鳩三郎さんが、下から覗いていたから受け止めてくれた可能性が高いけど、でもやっぱりどうなったかなんて誰にもわからない。鳩三郎さんが、たまたま、横を見ていた可能性だってあるのだから。
「よっこら……せっと」
蓋を押し上げる重美さんの口からオヤジみたいな言葉がついて出る。外に出た後でそういうと
「んな事ない。みんなよっこらせって言う!」と僕の頭を叩いた。全く、嘔吐する僕を介抱してくれた麗しい重美さんは一体、何処へ行ったんだよ。
いや、そもそもあれこそが猫を被っていたのかも知れない。もしくは背中に触れられるチャンスだと思い近づいて来た可能性も捨てきれなかった。まぁ。
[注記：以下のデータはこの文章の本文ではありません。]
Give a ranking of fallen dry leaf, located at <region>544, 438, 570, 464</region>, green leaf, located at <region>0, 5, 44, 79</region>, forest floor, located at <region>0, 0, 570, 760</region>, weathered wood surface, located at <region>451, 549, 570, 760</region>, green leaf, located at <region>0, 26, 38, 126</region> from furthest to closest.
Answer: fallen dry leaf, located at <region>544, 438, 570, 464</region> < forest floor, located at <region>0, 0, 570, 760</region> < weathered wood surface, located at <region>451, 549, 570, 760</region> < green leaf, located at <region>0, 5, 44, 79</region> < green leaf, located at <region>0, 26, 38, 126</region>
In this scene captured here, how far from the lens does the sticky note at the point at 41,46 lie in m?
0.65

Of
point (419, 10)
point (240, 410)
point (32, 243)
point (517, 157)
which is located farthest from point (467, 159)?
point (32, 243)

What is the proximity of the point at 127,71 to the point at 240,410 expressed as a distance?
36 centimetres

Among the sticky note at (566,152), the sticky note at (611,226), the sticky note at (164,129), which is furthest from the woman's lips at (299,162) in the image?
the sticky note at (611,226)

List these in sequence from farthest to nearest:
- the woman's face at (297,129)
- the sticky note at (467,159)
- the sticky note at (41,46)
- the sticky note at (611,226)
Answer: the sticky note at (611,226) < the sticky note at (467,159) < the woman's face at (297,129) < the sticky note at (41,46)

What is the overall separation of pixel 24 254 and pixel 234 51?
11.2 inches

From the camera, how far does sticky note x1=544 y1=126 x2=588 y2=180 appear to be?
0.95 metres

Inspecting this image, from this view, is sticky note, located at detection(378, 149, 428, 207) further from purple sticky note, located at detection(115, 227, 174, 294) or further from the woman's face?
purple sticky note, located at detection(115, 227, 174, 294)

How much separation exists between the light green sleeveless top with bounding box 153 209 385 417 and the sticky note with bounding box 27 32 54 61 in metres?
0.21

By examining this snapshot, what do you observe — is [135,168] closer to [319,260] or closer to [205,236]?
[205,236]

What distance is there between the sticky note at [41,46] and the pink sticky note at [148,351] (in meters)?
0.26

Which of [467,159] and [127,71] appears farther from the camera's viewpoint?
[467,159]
もうこの際どうでもいい。重美さんは今の姿が、本当の重美さんだ。よし。覚えた。
「そういう事は口に出して言うものじゃないわ」
「あ、今を作ったでしょ」
「何が?」
フンっと顔を背けた。
僕は蓋から地中の家の中を覗いた。梯子の下には鳩三郎さんの姿はなかった。きっと顔面にかかった僕のゲロを洗い流す為にシャワーを浴びているのだろう。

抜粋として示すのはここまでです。